Problèmes à résoudre –
**a.** Reproduisez à l'identique le passage de l'article sur l'ostéoporose qui commence à "Ce phénomène est" et se termine à "Richards s’intéresse particulièrement.".
**b.** Répondez à ces questions sur l'article sur l'ostéoporose.
(i) Vers quel âge la masse osseuse atteint-elle son maximum ?
(ii) Dans quelle université Brent Richards est-il assistant professeur ?
(iii) Chez quelle proportion des femmes ménopausées les changements osseux mènent-ils à l'ostéoporose ?
**c.** Reprenez l'article sur l'ostéoporose à partir de sa dernière phrase et poursuivez-en la rédaction.

Extrait du texte –
--------------------------------------------------

Les gènes sont de plus en plus mis en cause dans le développement des maladies. Ces nouvelles connaissances pourraient changer radicalement les pratiques médicales.
05/10/2012
Brent Richards
Génétique, assistant professeur à l’Université McGill et chercheur à l’Institut Lady Davis
ism/spl
Chacun ses os
En prenant en compte le génome de leurs patients, les médecins pourraient leur prescrire des traitements préventifs et ciblés contre l’ostéoporose ou le diabète.
Par Ariane Aubin
Comment expliquer alors que nos os, qui sont composés en majeure partie de calcium – comme la craie –, puissent supporter le poids du corps et résister aux sauts, aux chutes et à différents impacts? Grâce à leur architecture unique et hautement organisée, répond le docteur Brent Richards, assistant professeur à l’Université McGill et chercheur à l’Institut Lady Davis. Une structure à la fois légère et robuste: spongieuse au centre, dense à l’extérieur. Tout cela se modifie toutefois avec l’âge. Maximale vers la fin de la vingtaine, la masse osseuse perd progressivement de sa qualité et de sa densité à mesure qu’un déséquilibre s’installe entre les cellules responsables de la création du tissu osseux et celles responsables de sa résorption (la destruction naturelle et normale de l’os).
Ce phénomène est particulièrement marqué chez les femmes ménopausées, dont la production d’estrogènes se modifie brutalement, affectant le métabolisme de l’os. Chez 30 % à 50 % d’entre elles et une proportion non négligeable d’hommes, ces changements osseux mènent à l’ostéoporose, une maladie liée au vieillissement à laquelle l’équipe du docteur Richards s’intéresse particulièrement.

--------------------------------------------------

Données sources
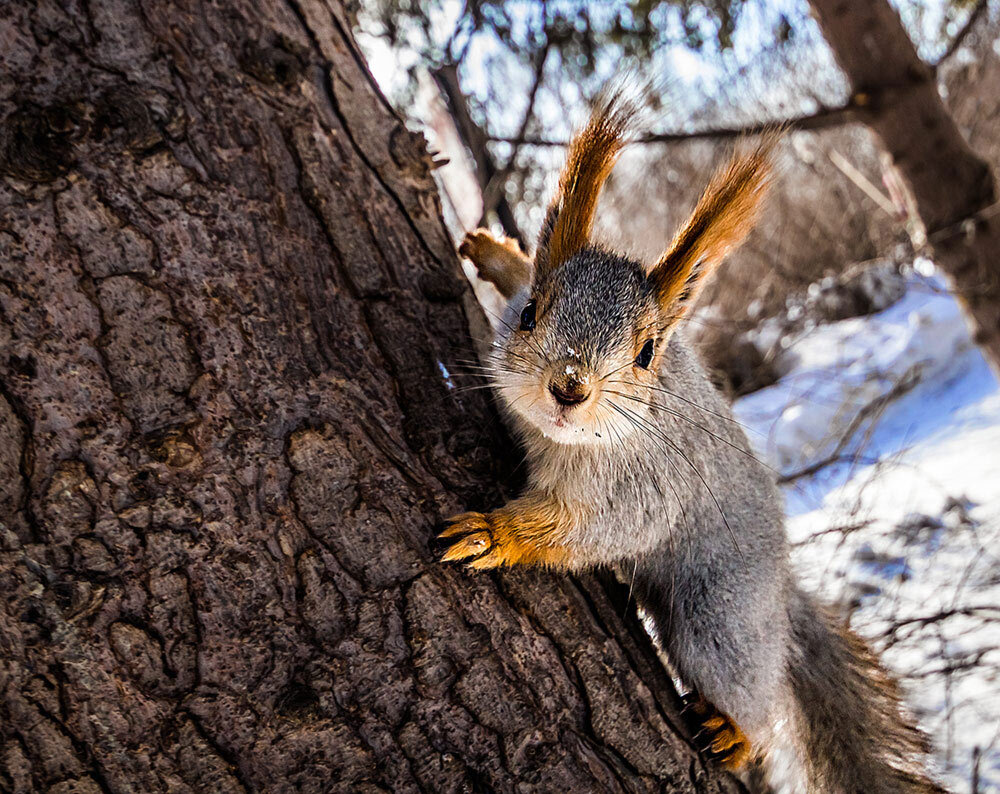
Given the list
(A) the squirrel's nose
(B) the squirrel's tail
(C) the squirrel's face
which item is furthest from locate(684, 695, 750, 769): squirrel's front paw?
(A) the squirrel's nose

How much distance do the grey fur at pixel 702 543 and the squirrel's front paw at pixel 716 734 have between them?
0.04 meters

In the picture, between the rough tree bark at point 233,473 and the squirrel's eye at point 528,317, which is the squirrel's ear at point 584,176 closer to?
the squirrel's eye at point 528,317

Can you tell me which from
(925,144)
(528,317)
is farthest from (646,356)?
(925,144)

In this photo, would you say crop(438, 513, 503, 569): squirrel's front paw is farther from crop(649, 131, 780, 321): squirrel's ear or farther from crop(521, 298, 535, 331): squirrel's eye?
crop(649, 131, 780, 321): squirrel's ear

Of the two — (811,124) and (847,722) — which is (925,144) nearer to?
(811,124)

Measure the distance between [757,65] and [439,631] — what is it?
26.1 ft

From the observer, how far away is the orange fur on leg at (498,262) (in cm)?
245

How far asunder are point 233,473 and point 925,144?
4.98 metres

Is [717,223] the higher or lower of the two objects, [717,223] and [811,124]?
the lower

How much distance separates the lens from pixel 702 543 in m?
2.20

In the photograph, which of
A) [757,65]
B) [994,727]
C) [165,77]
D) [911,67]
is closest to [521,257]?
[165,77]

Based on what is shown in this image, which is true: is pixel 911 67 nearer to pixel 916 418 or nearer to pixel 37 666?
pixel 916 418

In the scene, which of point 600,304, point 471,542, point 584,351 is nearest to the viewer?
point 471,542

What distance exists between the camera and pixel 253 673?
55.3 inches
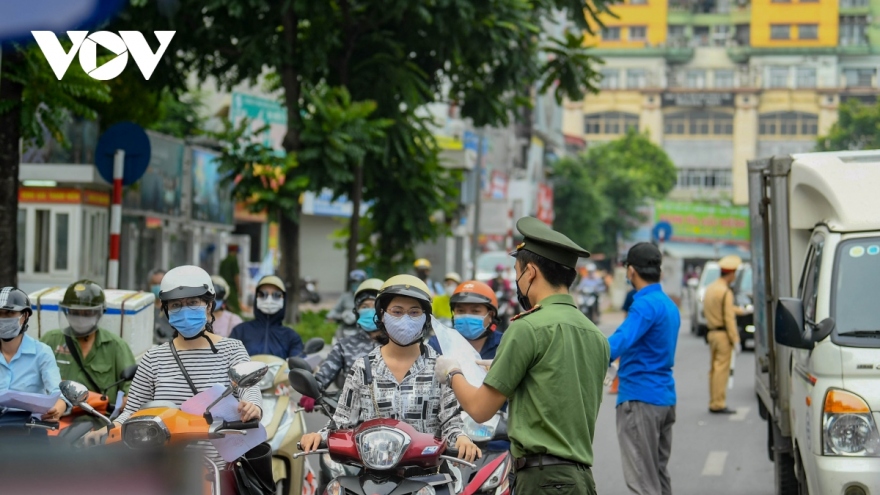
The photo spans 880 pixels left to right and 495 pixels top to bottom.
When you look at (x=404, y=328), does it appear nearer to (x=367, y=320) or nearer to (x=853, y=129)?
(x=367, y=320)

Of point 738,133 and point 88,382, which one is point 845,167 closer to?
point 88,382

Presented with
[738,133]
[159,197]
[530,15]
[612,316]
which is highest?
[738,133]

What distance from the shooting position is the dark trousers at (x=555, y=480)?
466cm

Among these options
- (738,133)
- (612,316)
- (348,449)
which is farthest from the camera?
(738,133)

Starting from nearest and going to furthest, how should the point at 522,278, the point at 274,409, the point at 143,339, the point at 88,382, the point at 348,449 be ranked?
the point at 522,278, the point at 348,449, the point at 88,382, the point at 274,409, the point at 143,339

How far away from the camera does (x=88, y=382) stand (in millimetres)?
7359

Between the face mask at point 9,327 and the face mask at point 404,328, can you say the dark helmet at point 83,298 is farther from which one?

--------------------------------------------------

Réponses par tâche –
**a.**
Ce phénomène est particulièrement marqué chez les femmes ménopausées, dont la production d’estrogènes se modifie brutalement, affectant le métabolisme de l’os. Chez 30 % à 50 % d’entre elles et une proportion non négligeable d’hommes, ces changements osseux mènent à l’ostéoporose, une maladie liée au vieillissement à laquelle l’équipe du docteur Richards s’intéresse particulièrement.

**b.**
(i) Vers la fin de la vingtaine.
(ii) À l'Université McGill.
(iii) Chez 30 % à 50 % d'entre elles.

**c.**
«L’ostéoporose augmente entre autres le risque de subir une fracture de la hanche, qui est associée à un taux de mortalité de près de 50 % dans l’année qui suit la blessure», souligne l’endocrinologue. Un lourd fardeau pour une société vieillissante. Heureusement, des médicaments – les bisphosphonates – ont déjà montré leur efficacité pour réduire la perte osseuse associée au vieillissement, quand ils sont pris avec des suppléments de calcium et de vitamine D. Mais cela ne suffit pas pour Brent Richards. Dans un avenir pas si lointain, espère-t-il, le traitement pourrait être adapté au profil génétique des patients et être administré avant même que l’ostéoporose se développe.
C’est que la génétique influence la façon dont nos os vieillissent. L’équipe du docteur Richards a ainsi collaboré avec des groupes de recherche internationaux pour passer au peigne fin des milliers d’échantillons d’ADN provenant de donneurs atteints d’ostéoporose et de donneurs sains. Cette technique, l’«étude d’association pangénomique», a d’ailleurs déjà porté fruit: 50 nouveaux gènes impliqués dans l’ostéoporose ont ainsi pu être identifiés, de même que 6 gènes dont on soupçonnait déjà le rôle dans la maladie. Des résultats concluants, qui ont valu à leurs auteurs une publication en avril dernier dans la prestigieuse revue Nature Genetics.
La suite? Tout d’abord, valider ces trouvailles chez la souris en bloquant, par exemple, l’action d’un gène précis et en observant si le rongeur devient alors plus susceptible aux fractures. Si ces mesures s’avèrent concluantes, des essais pharmacologiques seront ensuite entrepris pour amener ces découvertes jusque dans le cabinet du médecin. Mais, pour Brent Richards, le combat ne s’arrêtera pas là. Il s’intéresse déjà à d’autres aspects du vieillissement pathologique, en particulier l’ennemi public numéro un: le diabète et ses complications. De quoi l’occuper au moins jusqu’à la retraite!